この、過去へ過去へと舞い戻るブーメランパターン、長引かせることでかえって自分をみじめな立場へと追いやってはいないだろうか。
気に食わない出来事は何もかも一緒くたにし、「あのサイコパスと関わったせいで!」と強引に関連付けてはいないだろうか。


いい?
かつてのサイコパス体験と、今あなたが置かれている状況とは全く別個のものとして考えなければいけないよ。
両者の間には何一つ接点など無いんだ。
人間関係がこじれてくるとこうした記憶のブーメラン現象が特に起こりやすくなるから、気を付けなくちゃね。


あなたの前に気になる人が現れ、いい感じになってきた、としよう。
希望や喜びいっぱいの日々に、あとほんの少しで手が届きそう。
これでようやくサイコパスとの悪夢とおさらばできるかも...。


二人の仲は順調に進展しているかのように見えていた。
だが、あなたの期待もむなしく、相手との間には少しずつすきま風が吹き始める。

「ふん、あんなサイコパスと関わり合いになっていなかったら、きっと今頃は...」

思わず口をついて出るのは、あいつへの恨み節ばかり。


結局、その相手との関係がそれ以上に進むことはなかった。
別れが決定的となり、あなたはまたもや無力感に襲われ、ひどく落ち込む。
サイコパスのせいであなたらしさがじわじわとむしばまれていった、あの悪夢のような時期が再びやって来たようだ。

過去記事:「むしばまれていく、自分らしさ(1)」https://sayonara-psychopath.blogspot.com/2015/03/1.html 】

サイコパスの破壊力を侮ってはいけない。
離れてからもう随分経つというのに、あなたの心の奥深いとこでしぶとく生き続けていたんだね。


僕としては、こうした状況下であなたを襲う無力感と、例のサイコパスとの体験とは切り離して扱うべきだ、と考えている。


あの体験をきっかけに、あなたの魂は生まれ変わった。
これは疑いようもない事実だ。
生まれ変わってからのあなたは、外部からの悲しみに対しての敏感さが以前と比べて格段にアップした。
だが、それは裏を返せば、ほんのわずかな悲しみに触れただけで激しく動揺し、簡単には落ち着きを取り戻せない、ということをも意味する。


「一体どうしたんだろう、私。
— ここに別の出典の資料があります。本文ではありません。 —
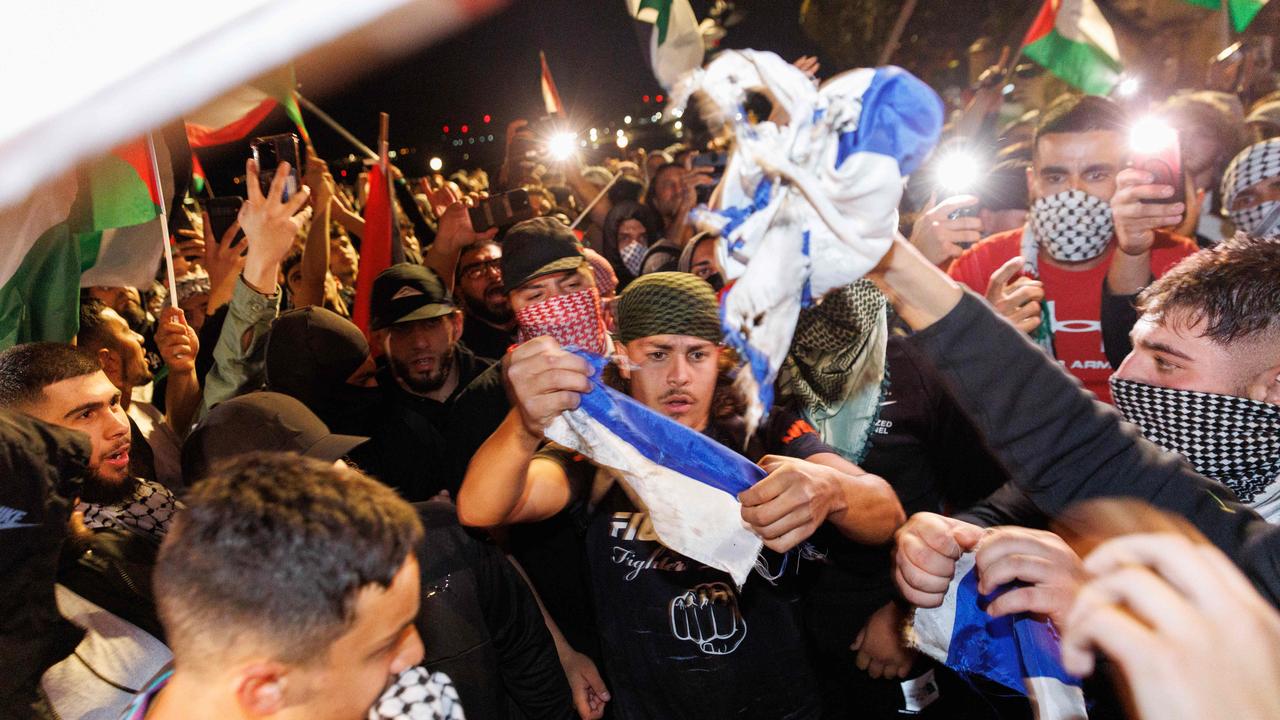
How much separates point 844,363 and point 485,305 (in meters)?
2.85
情けない...。」
そう思う人もいるだろうね。
弱気で、めそめそばかりしている自分の姿に「なんて不甲斐ないんだろう」とイラつくこともあるかもしれない。
本当ならばもっと強く、もっとたくましい自分へと変わっていかなくっちゃいけない時期なのに...ね。


だけど、こうしたネガティブな感情エネルギーは決して無視してはならないし、押し殺してもいけない。
そのままじっくり観察していけば、実はその中にもっと大きな、もっと大切な目的が隠されていることがわかるんだ。

Image by Alexas_Fotos

過去にさかのぼってわざわざ嫌な記憶を掘り返し、脳内ドラマをリピート再生し、嫌な気分にどっぷり浸る。
これ、そろそろ止めてもいいんじゃないかな。
自分を解き放ってやりなよ。自由の身にしてやりなよ。
泣きたいのなら、大声出して好きなだけ泣けばいいさ。
愛のエネルギーは心の一番奥深い場所で封印せずに、外の世界へとどんどん出してやろうじゃないか。
癒えていない傷があるのなら、その愛のエネルギーを使ってきちんと治そう。
失われた物たちや人々に執着するのも止めようよ。
ほんの少しだけ振り返り、「さよなら」とそっと心の中でつぶやいたら、後は前だけ見て歩いて行こう。


身体はへとへと。でも、心は穏やか。
そんな今の自分に気付けているかな。
自分というちっぽけな枠組みを超え、もっと深いところに存在している「何か」と自分とが繋がっているような、そんな感じ。
少しずつではあるが、あなたの中にもそうした実感が芽生えつつあるのではないだろうか。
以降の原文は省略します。